Am Dienstagmorgen legen wir erst um halb zehn ab. Bei anfangs 3, später 4-5 Bft. aus W können wir einen tollen Halbwind-Kurs segeln. Die Welle kommt zwar mit 1,5 bis 2m unangenehm von vorne, aber das kann unser Vergnügen nicht wirklich trüben. Wir machen heute im Schnitt eine Fahrt von 6,5kn über Grund.
Am Abend vorher hatte ich noch den Schiffsverkehr im Finnischen Meerbusen beobachtet und war wegen der vielen Lichter doch auf einiges für heute gefasst. Aber ganz im Gegenteil; wir sehen nur einen einzigen Tanker, und den auch nur auf dem Plotter in gehöriger Entfernung. Ansonsten keinerlei Schiffsverkehr auf dieser doch so viel befahrenen Schifffahrtsstraße. Man muss auch mal Glück haben, nach all dem Schiet, den wir bisher erlebt haben.
Um kurz vor halb fünf und 39sm machen wir in Porkkala/Dragesviken fest. Ein toller Hafen, der uns von Bootsnachbarn (ich weiß gar nicht mehr wo) empfohlen worden ist. Hier lernen wir auch, dass für jeden noch Platz ist, auch wenn man den sich schaffen muss, und dass an einer Heckboje auch mal 3 oder 4 Boote festmachen können. Eine Erfahrung, die wir später in den finnischen Häfen auch bestens anwenden können! Nach Dusche und Essen klönen wir mit den Bootsnachbarn; die KIRAX mit dem verrückten Hund Susi treffen wir auch wieder.

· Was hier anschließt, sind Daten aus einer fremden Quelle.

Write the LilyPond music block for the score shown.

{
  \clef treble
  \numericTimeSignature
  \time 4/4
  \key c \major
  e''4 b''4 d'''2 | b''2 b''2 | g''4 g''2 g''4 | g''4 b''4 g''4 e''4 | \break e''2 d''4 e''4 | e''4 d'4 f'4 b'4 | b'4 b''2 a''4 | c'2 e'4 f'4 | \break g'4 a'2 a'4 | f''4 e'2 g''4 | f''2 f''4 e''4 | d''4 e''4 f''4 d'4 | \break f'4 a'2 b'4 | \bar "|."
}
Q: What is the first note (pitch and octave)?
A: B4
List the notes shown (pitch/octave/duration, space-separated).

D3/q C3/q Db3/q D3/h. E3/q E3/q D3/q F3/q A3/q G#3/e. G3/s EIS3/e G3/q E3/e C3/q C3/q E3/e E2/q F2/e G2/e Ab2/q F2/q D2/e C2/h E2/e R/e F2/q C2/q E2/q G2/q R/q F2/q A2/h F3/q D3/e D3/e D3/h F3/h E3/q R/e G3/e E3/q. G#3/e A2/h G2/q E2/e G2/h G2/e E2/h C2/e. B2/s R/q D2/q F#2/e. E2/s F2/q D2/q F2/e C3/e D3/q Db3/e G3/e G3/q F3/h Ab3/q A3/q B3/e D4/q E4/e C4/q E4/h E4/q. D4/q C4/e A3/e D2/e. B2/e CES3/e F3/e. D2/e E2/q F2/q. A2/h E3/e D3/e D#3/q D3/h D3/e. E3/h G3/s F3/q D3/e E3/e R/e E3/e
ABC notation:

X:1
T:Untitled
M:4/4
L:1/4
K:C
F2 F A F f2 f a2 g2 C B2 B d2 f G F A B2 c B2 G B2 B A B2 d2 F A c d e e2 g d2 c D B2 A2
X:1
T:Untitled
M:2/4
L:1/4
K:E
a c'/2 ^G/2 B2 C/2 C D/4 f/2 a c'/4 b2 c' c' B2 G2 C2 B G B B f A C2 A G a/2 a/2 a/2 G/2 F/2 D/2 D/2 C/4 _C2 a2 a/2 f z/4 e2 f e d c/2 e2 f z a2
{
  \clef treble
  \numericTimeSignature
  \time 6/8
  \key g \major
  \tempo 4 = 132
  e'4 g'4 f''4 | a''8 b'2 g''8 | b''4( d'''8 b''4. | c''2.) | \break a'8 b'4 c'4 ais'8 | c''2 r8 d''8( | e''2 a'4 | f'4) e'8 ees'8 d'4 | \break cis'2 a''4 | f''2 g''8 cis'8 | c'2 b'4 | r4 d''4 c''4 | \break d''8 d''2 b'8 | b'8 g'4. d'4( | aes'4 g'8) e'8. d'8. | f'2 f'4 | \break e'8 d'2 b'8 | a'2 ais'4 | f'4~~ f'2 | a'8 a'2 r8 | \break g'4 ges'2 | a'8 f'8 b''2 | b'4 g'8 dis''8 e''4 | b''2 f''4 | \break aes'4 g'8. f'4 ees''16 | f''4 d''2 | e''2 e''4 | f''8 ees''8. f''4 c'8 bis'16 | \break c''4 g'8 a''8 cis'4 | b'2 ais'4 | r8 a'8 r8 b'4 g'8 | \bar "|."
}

Am nächsten Morgen hat der eine Bootsnachbar aus Hamburg Geburtstag und lädt uns für den Nachmittag zu einer Grillparty ein, aber wir müssen heute Abend in Helsinki sein, morgen hat Inge ihren Termin. Also legen wir um kurz nach 11 ab, um den kurzen Schlag durch das Innenfahrwasser nach Helsinki zu machen. Wir können auch wieder ganz gut segeln, zwischendrin gibt es eine kleine Regatta mit einem Schwesterschiff und einer älteren Bavaria 31, dann kommen wir in das riesige Hafengebiet Helsinkis. Hier fahren wir lieber unter Motor. Ziemlich verwirrend die Betonung, die Untiefen und die umeinander rasenden Motorboote. Diese verwirren ganz offensichtlich auch unser AIS. Es piept ununterbrochen und zeigt „too much noise“ an. Ich denke, ich habe schon wieder eine neue Baustelle, kann aber am nächsten Tag vom Raymarine-Kollegen aus Hamburg beruhigt werden, der mir das mit den „Slots etc.“ erklärt. Später, als wir Helsinki wieder verlassen haben, funktioniert auch das AIS wieder ordentlich.